Sie befinden sich in: Gruendung des Erbbaurechts
Nichtigkeit des Erbbaurechts - Teil 1
Eine Nichtigkeit eines eingetragenen Erbbaurechts ergibt sich gemäß § 873 (1) BGB durch eine unwirksame Einigung oder durch eine inhaltlich unzulässige Eintragung.

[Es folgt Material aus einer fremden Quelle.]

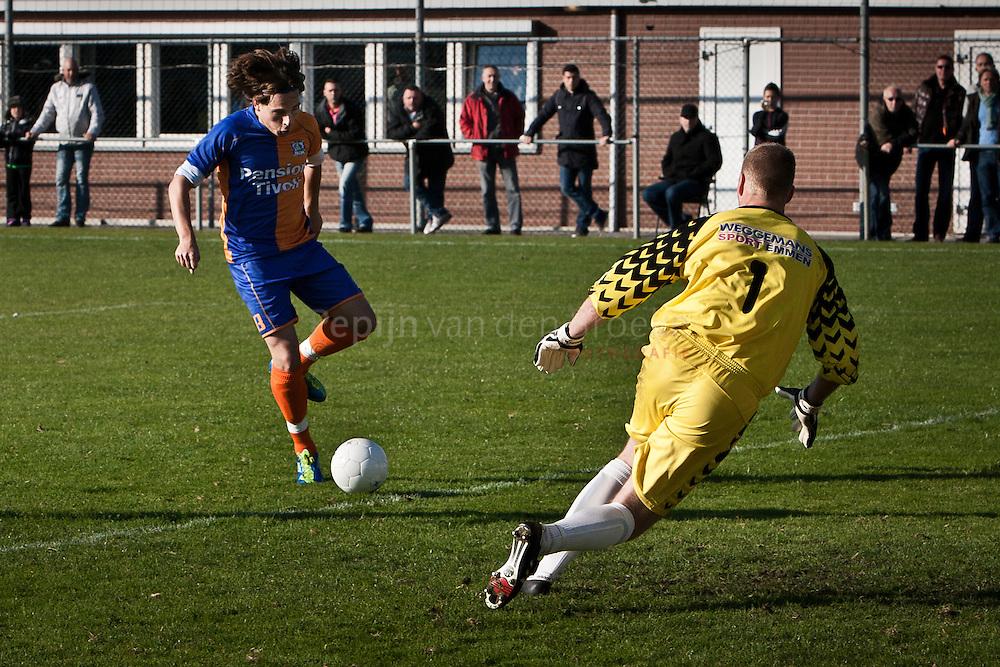 Hoogkerk/Groningen 20111022. PKC '83 aanvaller Dennis van den Driessche tegenover Drenthina doelman Michiel Sanders. foto: Pepijn van den Broeke. kilometers: 16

Die Einigung kann zum einen dann nichtig werden, wenn gegen die zwingenden gesetzlichen Bestimmungen des § 1(1) ErbbauVO verstoßen wird.
Sie kann aber auch dann unwirksam sein, wenn nach ihrem Inhalt das Erbbaurecht nicht im erforderlichen ersten Rang nach § 10 ErbbauVO eingetragen werden soll.
Auch führt es zu einer Nichtigkeit und somit zu einer Unwirksamkeit der Eintragung, wenn erforderliche Bestimmtheiten wie beispielsweise ein nicht hinreichend bestimmtes Erbbaugrundstück nicht ausreichend erörtert sind.
Hier kommt es aber über den § 11 (2) ErbbauVO zu einer Heilung des Erbbaurechts.
Eine inhaltlich unzulässige Eintragung kann vorliegen, wenn die Grundbucheintragung selbst oder die dabei in Bezug genommene Eintragsbewilligung inhaltlich unzulässig ist.
Inhaltlich unzulässig ist eine Eintragung auch dann, wenn ein an sich eintragungsfähiges Recht einen wesentlichen, gesetzlichen Bestandteil nicht enthält.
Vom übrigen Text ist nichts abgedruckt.